• _Source texts of formatted documents_
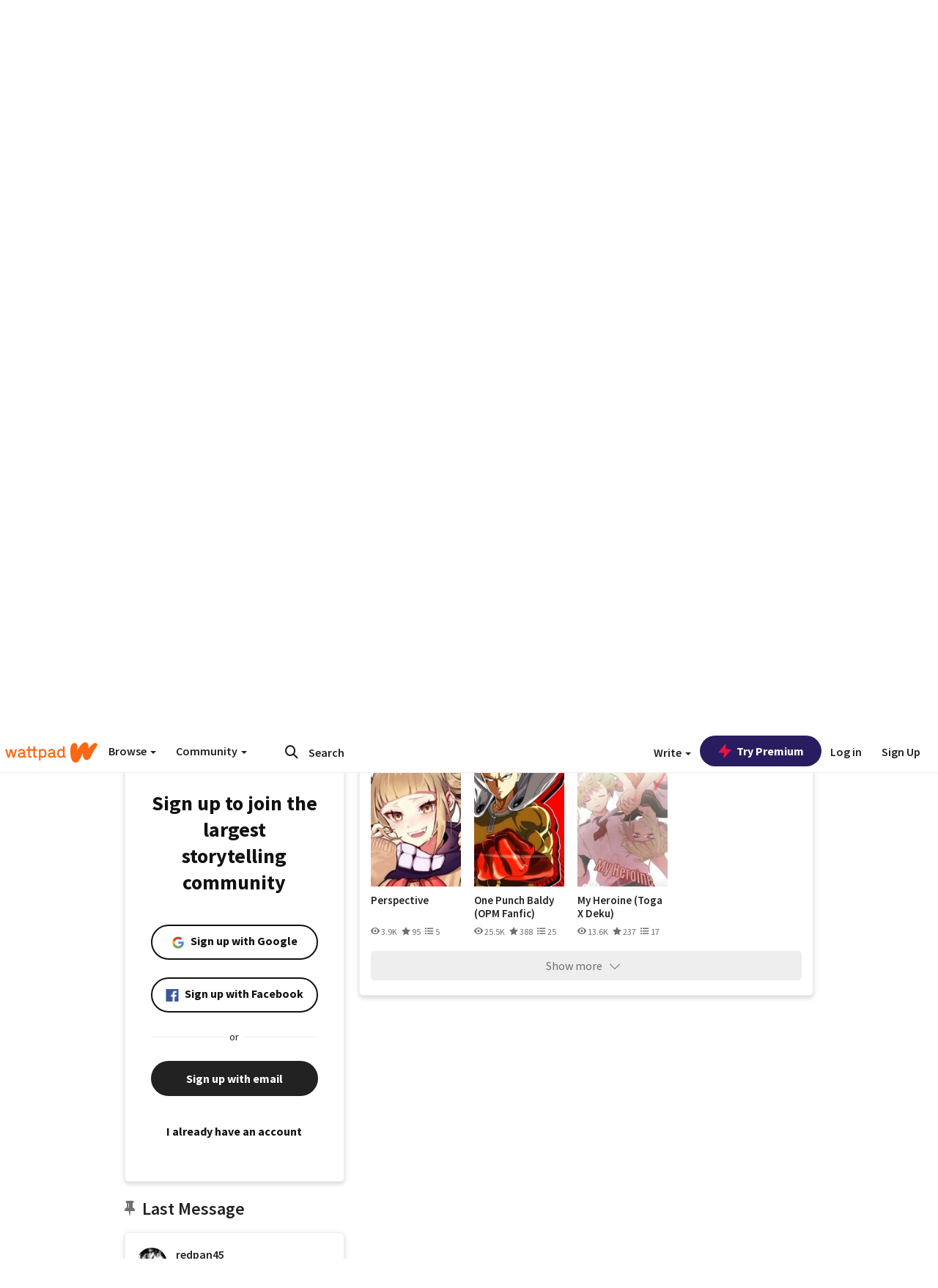

--- FILE ---
content_type: application/javascript;charset=utf-8
request_url: https://ase.clmbtech.com/message?cid=65973%3A3140&val_102=mobile.wattpad.com&val_120=0&val_101=65973%3A3140&val_101=ctrt%3Amobile.wattpad.com&val_122=
body_size: 217
content:
$cr.cbkf("[{\"uuid\" : \"fc689c78-3df5-4a30-9d35-3f93b5aada59-61cg\", \"optout\" : \"null\", \"_col_sync\" : \"false\", \"error\" : \"invalid request!!!\", \"cl\" : \"null\", \"dmp_emhash\" : \"null\", \"dmp_phhash\" : \"null\" }]")

--- FILE ---
content_type: application/javascript
request_url: https://sync.springserve.com/usersync/jsonp?callback=callback
body_size: 197
content:
callback({'user_id': 'c75211a3-a2e6-4382-a21c-ef56033436fe'})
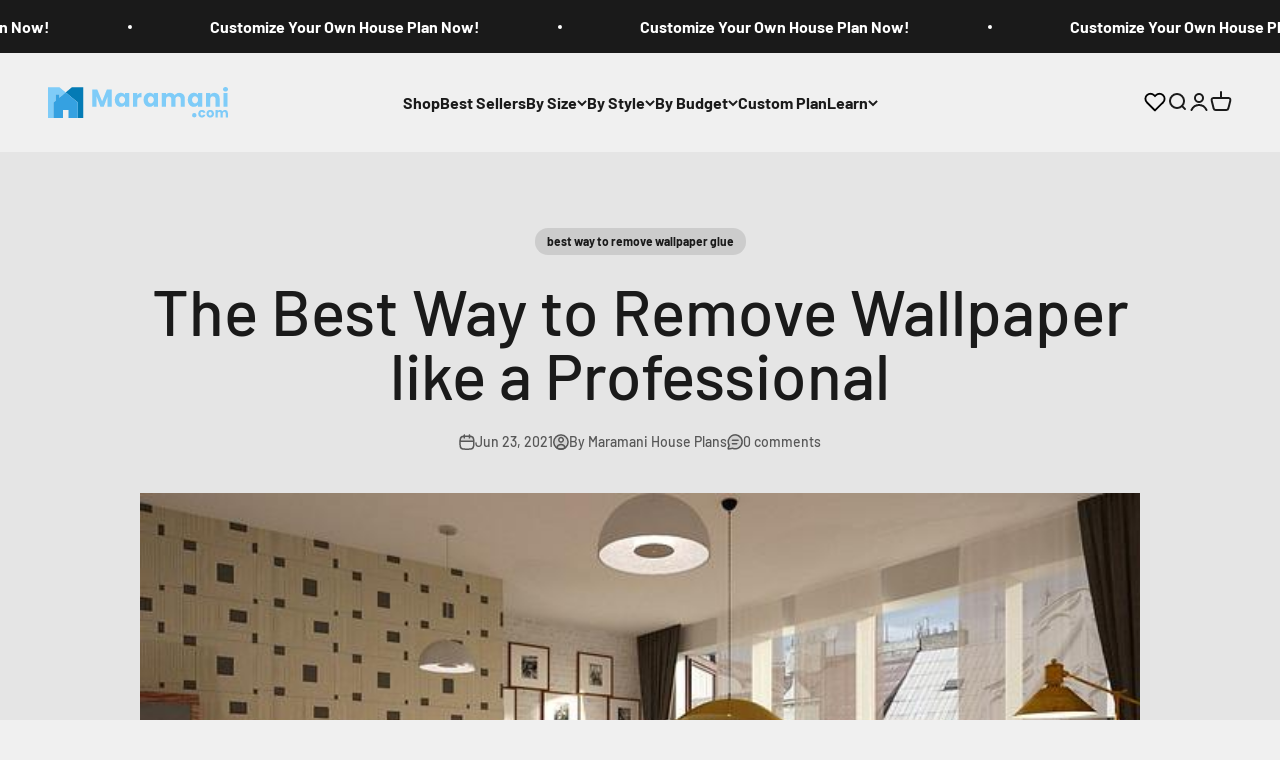

--- FILE ---
content_type: image/svg+xml
request_url: https://www.maramani.com/cdn/shop/files/logo.svg?v=1711491921&width=360
body_size: 752
content:
<svg viewBox="0 0 1130.61 194.43" xmlns="http://www.w3.org/2000/svg" data-name="Layer 17" id="Layer_17"><defs><style>.cls-1{fill:#7fccf8;}.cls-2{fill:#047bb5;}.cls-3{fill:#35a1e1;}.cls-4{fill:#7fcbf8;}</style></defs><title>logo</title><polygon points="0 194.31 35.16 194.31 35.16 96.39 49.08 84.99 49.08 47.55 70.2 47.55 70.2 68.07 111.12 33.99 71.76 1.35 0 1.35 0 194.31" class="cls-1" data-name="Left M" id="Left_M"></polygon><polygon points="150.12 1.35 111.12 33.99 187.2 96.51 187.2 194.43 222.12 194.43 222.12 1.35 150.12 1.35" class="cls-2" data-name="Right M" id="Right_M"></polygon><polygon points="93.96 194.43 35.16 194.31 35.16 96.39 49.08 84.99 49.08 47.55 70.2 47.55 70.2 68.07 111.12 33.99 187.2 96.51 187.2 194.43 128.16 194.43 128.16 144.57 94.14 144.57 93.96 194.43" class="cls-3" id="House"></polygon><path transform="translate(-5.84 -2.85)" d="M952.27,157.59a20.35,20.35,0,0,1,8.22-8.3,24.55,24.55,0,0,1,12.07-2.91q8.72,0,14.57,4.57a21.55,21.55,0,0,1,7.68,12.86H979.7q-1.91-5.31-7.39-5.31a7.44,7.44,0,0,0-6.22,3q-2.33,3-2.32,8.67t2.32,8.68a7.44,7.44,0,0,0,6.22,3q5.49,0,7.39-5.32h15.11a21.75,21.75,0,0,1-7.72,12.79A22.72,22.72,0,0,1,972.56,194a24.55,24.55,0,0,1-12.07-2.9,20.41,20.41,0,0,1-8.22-8.3,28.45,28.45,0,0,1,0-25.23Z" class="cls-4"></path><path transform="translate(-5.84 -2.85)" d="M1012.53,191.12a21.21,21.21,0,0,1-8.55-8.3,26.91,26.91,0,0,1,0-25.19,21.37,21.37,0,0,1,8.63-8.34,27.39,27.39,0,0,1,24.57,0,21.37,21.37,0,0,1,8.63,8.34,26.45,26.45,0,0,1,0,25.15,21.7,21.7,0,0,1-8.71,8.34,26,26,0,0,1-12.33,2.9A25.49,25.49,0,0,1,1012.53,191.12Zm19.17-12.37q2.86-3,2.86-8.55c0-3.7-.92-6.55-2.78-8.55a9.44,9.44,0,0,0-13.73,0q-2.74,3-2.74,8.59t2.7,8.55a8.72,8.72,0,0,0,6.76,3A9.26,9.26,0,0,0,1031.7,178.75Z" class="cls-4"></path><path transform="translate(-5.84 -2.85)" d="M1130.72,151.78q5.1,5.22,5.1,14.52v27.06h-14.11V168.21a9.59,9.59,0,0,0-2.36-6.93,9.89,9.89,0,0,0-13,0q-2.37,2.44-2.37,6.93v25.15h-14.11V168.21a9.59,9.59,0,0,0-2.36-6.93,9.9,9.9,0,0,0-13,0,9.59,9.59,0,0,0-2.36,6.93v25.15h-14.19V147.05h14.19v5.81a15.16,15.16,0,0,1,5.64-4.61,17.82,17.82,0,0,1,7.89-1.7,19.14,19.14,0,0,1,9.34,2.24,16.07,16.07,0,0,1,6.43,6.39,18.71,18.71,0,0,1,6.56-6.23,17.73,17.73,0,0,1,9-2.4Q1125.62,146.55,1130.72,151.78Z" class="cls-4"></path><path transform="translate(-5.84 -2.85)" d="M406.66,18.09V126.2H380.32V61.37L356.15,126.2H334.89l-24.33-65v65H284.23V18.09h31.11l30.33,74.85,30-74.85Z" class="cls-1"></path><path transform="translate(-5.84 -2.85)" d="M430.45,59.83a37.29,37.29,0,0,1,13.63-15.4A35.53,35.53,0,0,1,463.33,39a33.11,33.11,0,0,1,15.94,3.69,27.33,27.33,0,0,1,10.55,9.7V40.27h26.33V126.2H489.82V114a28.54,28.54,0,0,1-10.7,9.71,33.14,33.14,0,0,1-15.94,3.69,35,35,0,0,1-19.1-5.46,37.82,37.82,0,0,1-13.63-15.56q-5-10.08-5-23.33T430.45,59.83Zm53.9,7.85a18.5,18.5,0,0,0-26.64-.08q-5.47,5.63-5.47,15.48t5.47,15.63a18.33,18.33,0,0,0,26.64.08q5.46-5.7,5.47-15.56T484.35,67.68Z" class="cls-1"></path><path transform="translate(-5.84 -2.85)" d="M578.21,43.42a29.88,29.88,0,0,1,15.4-4.08V67.22h-7.24q-9.86,0-14.78,4.23t-4.93,14.86V126.2H540.33V40.27h26.33V54.59A34.87,34.87,0,0,1,578.21,43.42Z" class="cls-1"></path><path transform="translate(-5.84 -2.85)" d="M611.09,59.83a37.22,37.22,0,0,1,13.63-15.4A35.51,35.51,0,0,1,644,39a33.11,33.11,0,0,1,15.94,3.69,27.33,27.33,0,0,1,10.55,9.7V40.27h26.33V126.2H670.46V114a28.49,28.49,0,0,1-10.71,9.71,33.11,33.11,0,0,1-15.94,3.69A35,35,0,0,1,624.72,122a37.75,37.75,0,0,1-13.63-15.56q-5-10.08-5-23.33T611.09,59.83ZM665,67.68a18.5,18.5,0,0,0-26.64-.08q-5.48,5.63-5.47,15.48t5.47,15.63a18.33,18.33,0,0,0,26.64.08q5.46-5.7,5.47-15.56T665,67.68Z" class="cls-1"></path><path transform="translate(-5.84 -2.85)" d="M856.1,49.05q9.48,9.69,9.47,27v50.2H839.39V79.54q0-8.33-4.39-12.86t-12.08-4.54q-7.71,0-12.09,4.54t-4.39,12.86V126.2H780.26V79.54q0-8.33-4.39-12.86t-12.09-4.54c-5.14,0-9.16,1.51-12.09,4.54S747.3,74,747.3,79.54V126.2H721V40.27H747.3V51.05a28.29,28.29,0,0,1,10.47-8.55,33,33,0,0,1,14.63-3.16,35.62,35.62,0,0,1,17.33,4.16,29.79,29.79,0,0,1,11.93,11.86,34.64,34.64,0,0,1,12.17-11.55,32.85,32.85,0,0,1,16.79-4.47Q846.63,39.34,856.1,49.05Z" class="cls-1"></path><path transform="translate(-5.84 -2.85)" d="M888.9,59.83a37.29,37.29,0,0,1,13.63-15.4A35.53,35.53,0,0,1,921.78,39a33.11,33.11,0,0,1,15.94,3.69,27.33,27.33,0,0,1,10.55,9.7V40.27H974.6V126.2H948.27V114a28.54,28.54,0,0,1-10.7,9.71,33.14,33.14,0,0,1-15.94,3.69,35,35,0,0,1-19.1-5.46,37.82,37.82,0,0,1-13.63-15.56q-5-10.08-5-23.33T888.9,59.83Zm53.9,7.85a18.5,18.5,0,0,0-26.64-.08q-5.48,5.63-5.47,15.48t5.47,15.63a18.33,18.33,0,0,0,26.64.08q5.48-5.7,5.47-15.56T942.8,67.68Z" class="cls-1"></path><path transform="translate(-5.84 -2.85)" d="M1075.24,49.12q9,9.78,9,26.88v50.2h-26.18V79.54q0-8.62-4.47-13.4t-12-4.77q-7.54,0-12,4.77t-4.47,13.4V126.2H998.78V40.27h26.33V51.66a27.87,27.87,0,0,1,10.78-9,34.39,34.39,0,0,1,15.25-3.31Q1066.23,39.34,1075.24,49.12Z" class="cls-1"></path><path transform="translate(-5.84 -2.85)" d="M1109.58,27.26a13.26,13.26,0,0,1-4.39-10.09,13.41,13.41,0,0,1,4.39-10.24,16,16,0,0,1,11.32-4.08,15.77,15.77,0,0,1,11.17,4.08,13.4,13.4,0,0,1,4.38,10.24,13.25,13.25,0,0,1-4.38,10.09,15.77,15.77,0,0,1-11.17,4.08A16,16,0,0,1,1109.58,27.26Zm24.41,13V126.2h-26.33V40.27Z" class="cls-1"></path><circle r="14.1" cy="176.69" cx="919.06" class="cls-4"></circle></svg>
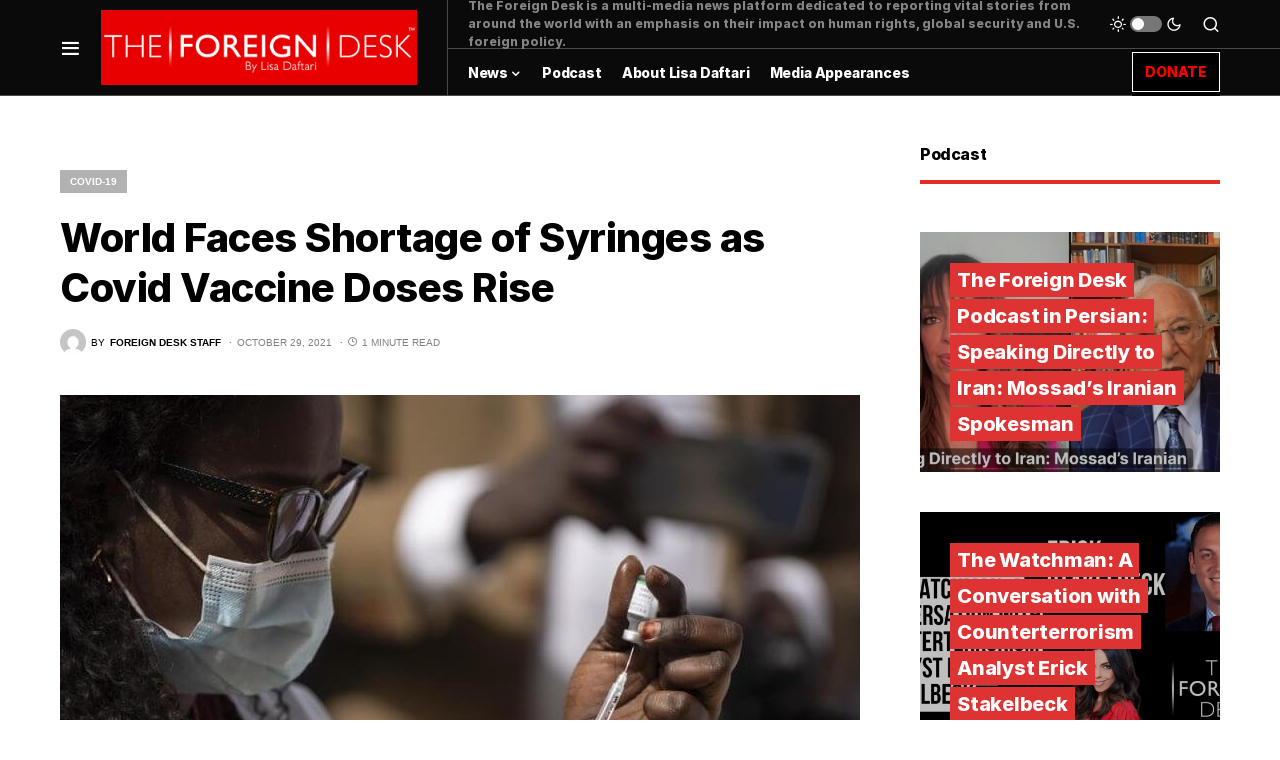

--- FILE ---
content_type: text/html; charset=utf-8
request_url: https://www.google.com/recaptcha/api2/aframe
body_size: 264
content:
<!DOCTYPE HTML><html><head><meta http-equiv="content-type" content="text/html; charset=UTF-8"></head><body><script nonce="iv0gns-QFmX168t1fp_1Bg">/** Anti-fraud and anti-abuse applications only. See google.com/recaptcha */ try{var clients={'sodar':'https://pagead2.googlesyndication.com/pagead/sodar?'};window.addEventListener("message",function(a){try{if(a.source===window.parent){var b=JSON.parse(a.data);var c=clients[b['id']];if(c){var d=document.createElement('img');d.src=c+b['params']+'&rc='+(localStorage.getItem("rc::a")?sessionStorage.getItem("rc::b"):"");window.document.body.appendChild(d);sessionStorage.setItem("rc::e",parseInt(sessionStorage.getItem("rc::e")||0)+1);localStorage.setItem("rc::h",'1769200728092');}}}catch(b){}});window.parent.postMessage("_grecaptcha_ready", "*");}catch(b){}</script></body></html>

• _What you are asked to do_
Return each line of the data above that includes the word "callback".

• _Exercise output_
request_url: https://sync.springserve.com/usersync/jsonp?callback=callback
callback({'user_id': 'c75211a3-a2e6-4382-a21c-ef56033436fe'})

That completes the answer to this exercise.